1. Have an Interesting Snippet to Share : Click Here
    Dismiss Notice

The bus-book equation...

Discussion in 'Snippets of Life (Non-Fiction)' started by bhagyachinu, Jun 30, 2011.

  1. bhagyachinu

    bhagyachinu Gold IL'ite

    Messages:
    144
    Likes Received:
    562
    Trophy Points:
    173
    Gender:
    Female
    "My wife used to play the piano," a friend told Mulla Nasrudin, "But since the children came, she has not had time to touch it."
    "Children sometimes are a comfort, are they not?" said Nasrudin.



    Books are such a comfort, are they not? I rather choose not to have too many people in my life (cannot avoid events though). One of the best ways to avoid people is to immerse yourself in a book. I have been successfully practicing it for, say, since I remember. I used to carry a book with me wherever I go, I used to read while waiting for a bus, while walking anywhere (I know you will say it’s dangerous, but I’ve survived doing it nearly two and a half decades), while eating, oh well, wherever I can be on auto pilot. Even the scrap newspaper in which the grocer packs the provision didn’t go without a thorough reading (I used to enjoy it, not knowing what was the beginning or end of that piece) :D.

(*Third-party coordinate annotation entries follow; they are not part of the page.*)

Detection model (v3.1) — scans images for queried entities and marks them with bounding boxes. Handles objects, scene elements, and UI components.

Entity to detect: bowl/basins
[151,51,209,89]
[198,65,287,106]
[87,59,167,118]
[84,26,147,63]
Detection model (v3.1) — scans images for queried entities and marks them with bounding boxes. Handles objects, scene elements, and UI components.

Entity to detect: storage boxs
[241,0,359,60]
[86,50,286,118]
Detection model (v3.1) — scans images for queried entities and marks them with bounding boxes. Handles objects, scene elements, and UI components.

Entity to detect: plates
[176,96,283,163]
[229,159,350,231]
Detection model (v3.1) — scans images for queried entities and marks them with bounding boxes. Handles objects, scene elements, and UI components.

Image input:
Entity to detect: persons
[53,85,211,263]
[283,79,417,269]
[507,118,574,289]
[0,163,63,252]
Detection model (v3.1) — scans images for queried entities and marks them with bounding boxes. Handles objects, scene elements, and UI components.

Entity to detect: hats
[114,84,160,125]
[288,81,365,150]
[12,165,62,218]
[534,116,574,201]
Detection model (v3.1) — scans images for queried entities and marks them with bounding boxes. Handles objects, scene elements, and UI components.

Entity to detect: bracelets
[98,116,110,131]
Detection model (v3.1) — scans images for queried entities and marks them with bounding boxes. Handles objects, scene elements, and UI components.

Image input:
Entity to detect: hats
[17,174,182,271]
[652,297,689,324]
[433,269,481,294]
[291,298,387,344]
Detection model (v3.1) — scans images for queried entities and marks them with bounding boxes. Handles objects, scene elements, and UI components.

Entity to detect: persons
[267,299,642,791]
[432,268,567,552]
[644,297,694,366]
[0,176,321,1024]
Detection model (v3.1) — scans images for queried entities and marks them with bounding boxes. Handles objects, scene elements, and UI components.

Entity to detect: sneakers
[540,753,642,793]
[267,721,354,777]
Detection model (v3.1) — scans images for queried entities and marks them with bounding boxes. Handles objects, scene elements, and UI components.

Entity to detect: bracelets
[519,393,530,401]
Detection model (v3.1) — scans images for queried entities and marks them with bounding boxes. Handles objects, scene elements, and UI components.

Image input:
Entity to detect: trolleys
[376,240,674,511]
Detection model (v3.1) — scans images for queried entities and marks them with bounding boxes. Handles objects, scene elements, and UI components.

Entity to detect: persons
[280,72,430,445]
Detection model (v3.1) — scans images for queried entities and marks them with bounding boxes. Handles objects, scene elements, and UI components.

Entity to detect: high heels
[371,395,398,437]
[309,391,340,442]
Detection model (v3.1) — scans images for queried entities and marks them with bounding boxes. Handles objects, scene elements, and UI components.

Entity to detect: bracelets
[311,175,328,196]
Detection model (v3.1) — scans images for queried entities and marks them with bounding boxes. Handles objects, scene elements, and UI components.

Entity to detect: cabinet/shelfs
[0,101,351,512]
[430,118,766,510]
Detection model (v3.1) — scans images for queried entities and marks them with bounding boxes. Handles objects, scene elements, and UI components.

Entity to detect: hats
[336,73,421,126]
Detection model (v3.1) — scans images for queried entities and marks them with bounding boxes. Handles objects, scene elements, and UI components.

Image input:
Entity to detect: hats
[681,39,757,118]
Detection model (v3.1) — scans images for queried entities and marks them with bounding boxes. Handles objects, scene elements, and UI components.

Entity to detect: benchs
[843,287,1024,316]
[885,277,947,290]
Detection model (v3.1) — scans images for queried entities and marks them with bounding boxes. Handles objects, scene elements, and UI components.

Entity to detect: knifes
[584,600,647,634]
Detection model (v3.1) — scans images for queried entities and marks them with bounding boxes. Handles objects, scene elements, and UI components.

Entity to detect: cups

    Doing that has given me some of the most hilarious moments in my life.

    This happened when I was eating, drinking and sleeping Wodehouse. I completed a book I was carrying as I got inside the bus in the morning on my way to office. Since I did not have another book I was sitting and reliving the book. When I remembered an especially hilarious situation in the book, I could not control myself I started laughing. There was a woman sitting next to me. (I was actually giggling for quite some time, trying to control my laughter before laughing out rightly). She was staring at me as if I have escaped from Kilpauk (mental asylum). The look she gave was so funny, I had another fit of laughter. You should have seen her face – it reflected fear, doubt, anxiety. She immediately got up and went and sat on another seat and kept giving me furtive looks, which was highly amusing to me. That evening I told my father about it and both of us were roaring with laughter. If anyone wanted to establish their insanity, I would recommend heavy dose of PG Wodehouse. (by the way, why should one think another insane when he/she laughs but try to console a stranger when s/he is crying?).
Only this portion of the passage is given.